--- Problem to work on ---
What appears from the first line of the data below through the line containing "scientific name: Antilopinae", both included, should be copied exactly, and nothing else.

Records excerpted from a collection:
════════════════════
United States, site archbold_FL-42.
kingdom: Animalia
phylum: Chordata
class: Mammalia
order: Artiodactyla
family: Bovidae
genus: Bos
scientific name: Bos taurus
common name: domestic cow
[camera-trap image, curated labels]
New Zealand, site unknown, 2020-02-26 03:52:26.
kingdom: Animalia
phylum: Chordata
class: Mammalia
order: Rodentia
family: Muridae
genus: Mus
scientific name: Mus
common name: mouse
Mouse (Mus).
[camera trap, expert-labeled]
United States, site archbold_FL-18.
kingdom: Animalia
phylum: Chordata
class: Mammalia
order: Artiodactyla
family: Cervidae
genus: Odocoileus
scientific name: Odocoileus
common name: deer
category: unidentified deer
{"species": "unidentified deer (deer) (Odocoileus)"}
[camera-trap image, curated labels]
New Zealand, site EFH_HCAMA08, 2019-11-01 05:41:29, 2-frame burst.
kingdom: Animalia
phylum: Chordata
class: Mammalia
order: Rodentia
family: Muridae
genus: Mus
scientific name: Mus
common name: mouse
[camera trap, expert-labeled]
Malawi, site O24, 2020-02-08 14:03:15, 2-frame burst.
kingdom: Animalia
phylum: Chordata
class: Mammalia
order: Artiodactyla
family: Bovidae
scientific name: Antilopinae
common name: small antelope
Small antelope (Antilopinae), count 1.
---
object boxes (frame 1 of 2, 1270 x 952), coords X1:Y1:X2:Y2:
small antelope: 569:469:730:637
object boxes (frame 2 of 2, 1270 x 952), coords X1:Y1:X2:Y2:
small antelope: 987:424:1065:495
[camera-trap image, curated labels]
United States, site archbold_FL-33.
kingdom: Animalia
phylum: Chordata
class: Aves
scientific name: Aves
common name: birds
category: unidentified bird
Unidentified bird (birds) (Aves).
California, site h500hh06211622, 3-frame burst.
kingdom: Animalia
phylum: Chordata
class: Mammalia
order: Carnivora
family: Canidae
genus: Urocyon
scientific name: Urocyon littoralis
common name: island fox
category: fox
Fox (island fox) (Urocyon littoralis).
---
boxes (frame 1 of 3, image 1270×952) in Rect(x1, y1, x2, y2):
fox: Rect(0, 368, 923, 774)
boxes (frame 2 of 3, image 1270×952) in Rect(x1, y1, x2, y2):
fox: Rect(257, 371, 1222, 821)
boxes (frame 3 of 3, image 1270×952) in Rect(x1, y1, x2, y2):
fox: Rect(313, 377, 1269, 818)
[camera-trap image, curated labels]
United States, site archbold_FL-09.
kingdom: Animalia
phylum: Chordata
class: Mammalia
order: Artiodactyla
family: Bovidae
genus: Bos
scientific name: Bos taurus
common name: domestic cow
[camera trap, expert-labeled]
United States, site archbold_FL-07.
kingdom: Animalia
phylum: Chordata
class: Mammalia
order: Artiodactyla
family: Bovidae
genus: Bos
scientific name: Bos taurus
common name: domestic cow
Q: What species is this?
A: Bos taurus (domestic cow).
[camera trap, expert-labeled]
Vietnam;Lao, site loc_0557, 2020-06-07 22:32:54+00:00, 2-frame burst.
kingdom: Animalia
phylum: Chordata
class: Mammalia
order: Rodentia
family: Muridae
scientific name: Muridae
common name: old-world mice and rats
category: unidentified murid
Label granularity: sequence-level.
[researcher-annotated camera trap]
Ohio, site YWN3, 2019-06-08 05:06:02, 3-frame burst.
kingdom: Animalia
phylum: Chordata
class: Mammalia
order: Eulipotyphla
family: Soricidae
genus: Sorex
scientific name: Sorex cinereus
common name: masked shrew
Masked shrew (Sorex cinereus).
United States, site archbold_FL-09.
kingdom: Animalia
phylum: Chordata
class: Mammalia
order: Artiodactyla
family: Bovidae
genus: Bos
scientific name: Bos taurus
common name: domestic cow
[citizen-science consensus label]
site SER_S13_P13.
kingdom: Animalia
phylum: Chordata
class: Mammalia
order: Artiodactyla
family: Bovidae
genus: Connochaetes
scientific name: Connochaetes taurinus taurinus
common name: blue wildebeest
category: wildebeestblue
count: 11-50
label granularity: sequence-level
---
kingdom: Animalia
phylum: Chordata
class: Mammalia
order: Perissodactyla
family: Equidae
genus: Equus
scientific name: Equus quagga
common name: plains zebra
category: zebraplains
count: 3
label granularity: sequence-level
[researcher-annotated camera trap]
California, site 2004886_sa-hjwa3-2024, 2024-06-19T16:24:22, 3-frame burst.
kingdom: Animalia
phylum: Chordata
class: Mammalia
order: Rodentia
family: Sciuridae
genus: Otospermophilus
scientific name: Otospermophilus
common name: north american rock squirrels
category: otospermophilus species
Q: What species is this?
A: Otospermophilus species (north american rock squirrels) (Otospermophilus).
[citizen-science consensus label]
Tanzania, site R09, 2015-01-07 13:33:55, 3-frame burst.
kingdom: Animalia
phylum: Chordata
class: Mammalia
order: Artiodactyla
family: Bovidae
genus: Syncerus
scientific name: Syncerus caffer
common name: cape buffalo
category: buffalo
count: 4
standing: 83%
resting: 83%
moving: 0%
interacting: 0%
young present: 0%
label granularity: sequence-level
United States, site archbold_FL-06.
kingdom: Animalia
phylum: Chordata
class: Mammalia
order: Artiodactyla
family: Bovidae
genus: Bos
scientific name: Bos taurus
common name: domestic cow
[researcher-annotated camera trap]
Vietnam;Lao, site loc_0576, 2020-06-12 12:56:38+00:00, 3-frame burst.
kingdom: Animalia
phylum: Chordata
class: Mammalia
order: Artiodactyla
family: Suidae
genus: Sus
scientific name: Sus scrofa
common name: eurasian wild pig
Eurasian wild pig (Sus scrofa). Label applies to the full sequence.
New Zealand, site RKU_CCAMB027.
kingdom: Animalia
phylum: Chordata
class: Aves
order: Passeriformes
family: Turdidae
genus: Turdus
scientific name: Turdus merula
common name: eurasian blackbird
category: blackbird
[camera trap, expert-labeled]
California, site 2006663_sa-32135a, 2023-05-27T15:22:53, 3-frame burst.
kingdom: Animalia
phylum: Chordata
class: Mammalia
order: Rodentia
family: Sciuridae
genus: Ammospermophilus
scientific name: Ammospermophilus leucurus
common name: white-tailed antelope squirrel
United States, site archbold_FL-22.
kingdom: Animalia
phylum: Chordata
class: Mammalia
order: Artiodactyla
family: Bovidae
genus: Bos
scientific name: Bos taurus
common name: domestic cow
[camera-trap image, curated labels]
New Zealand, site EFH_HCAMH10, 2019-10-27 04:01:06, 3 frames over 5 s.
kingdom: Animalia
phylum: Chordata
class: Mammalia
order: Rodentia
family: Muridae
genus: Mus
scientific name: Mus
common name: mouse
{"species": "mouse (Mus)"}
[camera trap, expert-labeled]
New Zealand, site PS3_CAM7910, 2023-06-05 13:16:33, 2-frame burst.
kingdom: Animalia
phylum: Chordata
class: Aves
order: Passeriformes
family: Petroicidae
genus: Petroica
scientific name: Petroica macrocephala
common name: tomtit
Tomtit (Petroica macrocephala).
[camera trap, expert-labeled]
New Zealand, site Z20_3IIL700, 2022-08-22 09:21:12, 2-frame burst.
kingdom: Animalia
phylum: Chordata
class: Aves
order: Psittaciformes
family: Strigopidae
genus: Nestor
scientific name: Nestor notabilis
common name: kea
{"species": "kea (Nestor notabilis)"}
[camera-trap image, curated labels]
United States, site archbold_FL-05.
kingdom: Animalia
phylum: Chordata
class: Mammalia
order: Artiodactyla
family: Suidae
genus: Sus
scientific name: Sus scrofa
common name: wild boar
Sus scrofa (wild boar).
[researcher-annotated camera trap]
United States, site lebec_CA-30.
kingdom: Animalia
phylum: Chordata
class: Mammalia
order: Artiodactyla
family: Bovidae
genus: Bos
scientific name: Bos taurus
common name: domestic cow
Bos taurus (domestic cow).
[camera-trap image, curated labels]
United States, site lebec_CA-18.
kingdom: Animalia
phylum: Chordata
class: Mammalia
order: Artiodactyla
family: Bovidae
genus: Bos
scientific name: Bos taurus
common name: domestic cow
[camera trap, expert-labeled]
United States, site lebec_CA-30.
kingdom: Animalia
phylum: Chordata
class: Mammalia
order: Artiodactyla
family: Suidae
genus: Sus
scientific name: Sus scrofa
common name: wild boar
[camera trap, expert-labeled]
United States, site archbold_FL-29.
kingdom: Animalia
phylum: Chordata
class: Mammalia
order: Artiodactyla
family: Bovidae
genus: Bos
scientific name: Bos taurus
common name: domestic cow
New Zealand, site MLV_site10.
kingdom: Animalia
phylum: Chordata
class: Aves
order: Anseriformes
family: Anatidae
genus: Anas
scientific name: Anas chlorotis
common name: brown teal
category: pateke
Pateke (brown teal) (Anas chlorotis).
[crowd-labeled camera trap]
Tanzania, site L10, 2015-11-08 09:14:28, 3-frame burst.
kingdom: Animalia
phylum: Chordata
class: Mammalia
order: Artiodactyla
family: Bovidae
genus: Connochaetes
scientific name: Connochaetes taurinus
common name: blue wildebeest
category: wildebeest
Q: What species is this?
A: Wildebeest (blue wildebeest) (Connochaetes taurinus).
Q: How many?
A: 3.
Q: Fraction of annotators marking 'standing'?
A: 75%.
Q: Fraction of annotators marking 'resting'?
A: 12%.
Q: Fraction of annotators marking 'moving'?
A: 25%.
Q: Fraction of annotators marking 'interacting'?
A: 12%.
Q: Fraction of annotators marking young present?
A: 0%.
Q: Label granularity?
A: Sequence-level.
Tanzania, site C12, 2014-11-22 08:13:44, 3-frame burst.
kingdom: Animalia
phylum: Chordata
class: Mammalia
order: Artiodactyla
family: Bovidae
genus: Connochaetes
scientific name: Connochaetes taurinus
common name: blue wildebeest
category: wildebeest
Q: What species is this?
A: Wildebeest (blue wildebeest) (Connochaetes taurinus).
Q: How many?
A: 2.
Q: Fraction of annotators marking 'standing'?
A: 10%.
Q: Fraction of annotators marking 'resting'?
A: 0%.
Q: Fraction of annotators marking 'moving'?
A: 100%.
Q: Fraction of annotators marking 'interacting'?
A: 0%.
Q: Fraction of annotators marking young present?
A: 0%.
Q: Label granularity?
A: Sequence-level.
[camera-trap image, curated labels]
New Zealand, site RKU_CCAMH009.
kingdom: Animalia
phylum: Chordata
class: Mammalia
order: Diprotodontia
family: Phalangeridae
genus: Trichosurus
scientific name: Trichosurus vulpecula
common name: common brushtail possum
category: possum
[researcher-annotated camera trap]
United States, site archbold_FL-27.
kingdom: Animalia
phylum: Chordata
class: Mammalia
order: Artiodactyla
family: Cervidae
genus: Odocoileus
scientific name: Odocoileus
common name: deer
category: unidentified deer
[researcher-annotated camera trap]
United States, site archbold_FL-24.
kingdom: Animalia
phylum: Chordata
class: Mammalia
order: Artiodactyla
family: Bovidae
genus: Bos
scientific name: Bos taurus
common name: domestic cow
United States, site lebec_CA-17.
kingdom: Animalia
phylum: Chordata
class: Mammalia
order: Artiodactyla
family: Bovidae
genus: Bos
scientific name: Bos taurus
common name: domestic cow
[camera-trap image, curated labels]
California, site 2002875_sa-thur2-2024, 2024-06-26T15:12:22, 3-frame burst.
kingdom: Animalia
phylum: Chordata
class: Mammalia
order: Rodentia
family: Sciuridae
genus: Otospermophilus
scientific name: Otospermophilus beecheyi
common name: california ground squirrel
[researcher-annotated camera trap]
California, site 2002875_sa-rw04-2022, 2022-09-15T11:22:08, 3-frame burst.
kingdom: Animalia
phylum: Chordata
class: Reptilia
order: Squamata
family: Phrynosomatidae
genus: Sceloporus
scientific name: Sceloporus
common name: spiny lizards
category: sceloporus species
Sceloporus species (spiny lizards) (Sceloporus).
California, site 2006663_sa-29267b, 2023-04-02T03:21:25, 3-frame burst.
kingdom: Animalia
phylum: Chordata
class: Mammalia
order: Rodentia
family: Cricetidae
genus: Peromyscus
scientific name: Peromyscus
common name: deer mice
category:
════════════════════
--- Expected output ---
United States, site archbold_FL-42.
kingdom: Animalia
phylum: Chordata
class: Mammalia
order: Artiodactyla
family: Bovidae
genus: Bos
scientific name: Bos taurus
common name: domestic cow
[camera-trap image, curated labels]
New Zealand, site unknown, 2020-02-26 03:52:26.
kingdom: Animalia
phylum: Chordata
class: Mammalia
order: Rodentia
family: Muridae
genus: Mus
scientific name: Mus
common name: mouse
Mouse (Mus).
[camera trap, expert-labeled]
United States, site archbold_FL-18.
kingdom: Animalia
phylum: Chordata
class: Mammalia
order: Artiodactyla
family: Cervidae
genus: Odocoileus
scientific name: Odocoileus
common name: deer
category: unidentified deer
{"species": "unidentified deer (deer) (Odocoileus)"}
[camera-trap image, curated labels]
New Zealand, site EFH_HCAMA08, 2019-11-01 05:41:29, 2-frame burst.
kingdom: Animalia
phylum: Chordata
class: Mammalia
order: Rodentia
family: Muridae
genus: Mus
scientific name: Mus
common name: mouse
[camera trap, expert-labeled]
Malawi, site O24, 2020-02-08 14:03:15, 2-frame burst.
kingdom: Animalia
phylum: Chordata
class: Mammalia
order: Artiodactyla
family: Bovidae
scientific name: Antilopinae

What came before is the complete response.